Novomatic  has taken another step toward acquiring Ainsworth Game Technology (AGT), keeping its previous valuation, which it described as the “best and final.”

In addition to the previously proposed scheme of arrangement, the Austrian operator announced a new cash offer to buy shares of the Australian poker machine manufacturer.

The price remains unchanged — 1 Australian dollar ($0.64) per share, representing a 35% premium over AGT’s current share price. As the offer is unconditional, Novomatic can also purchase Ainsworth shares on the open market at $1 per share or below.

Shareholder Reaction

Novomatic, which already controls 52.9% of AGT’s shares, made the new offer in response to shareholder criticism.

Kjerulf Ainsworth, son of the company’s founder Len Ainsworth and the second-largest shareholder, said the offer undervalues AGT’s U.S. assets. In his view, a fair price should be around $3 per share.

“We’d like full access to the properties for an updated valuation,” he told the Australian Financial Review in July. “A clear answer on when the properties were last valued, by whom, the assessed value and the methodology … an answer as to why the independent board about the scheme has not addressed the property valuations.”

Other AGT shareholders, including Allan Gray, Spheria Asset Management, and Kanen Wealth Management, expressed dissatisfaction with the offer, noting that it undervalues the company.

Novomatic acknowledged that a “small number of shareholders” did not support the scheme but emphasized that providing the option to sell shares under the takeover offer leaves the decision in the hands of individual AGT shareholders.

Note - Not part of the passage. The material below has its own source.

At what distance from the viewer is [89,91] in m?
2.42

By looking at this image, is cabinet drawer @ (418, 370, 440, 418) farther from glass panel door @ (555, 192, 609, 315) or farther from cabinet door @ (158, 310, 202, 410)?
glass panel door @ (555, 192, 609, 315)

“Novomatic’s unconditional takeover offer provides instant liquidity to all Ainsworth shareholders and allows each shareholder to make their own decision regarding the offer, regardless of the outcome of the scheme meeting,” said Novomatic Board Member Stefan Krenn.

AGT’s independent board committee has backed the offers and recommended that shareholders accept both, in the absence of a superior proposal.

Next Steps

A shareholders’ meeting to vote on the scheme of arrangement is scheduled for 29 August, although Novomatic expects AGT may apply to the court to postpone the meeting in light of the new offer.

If shareholders do not approve the scheme, Novomatic has stated its intention to take a more active role in managing its stake in Ainsworth.

Planned measures include increasing Novomatic’s representation on AGT’s board by appointing a fifth director from the company, as well as conducting a strategic review of AGT’s operations.

Additionally, Novomatic has announced plans to delist AGT from the ASX if its stake exceeds 75%.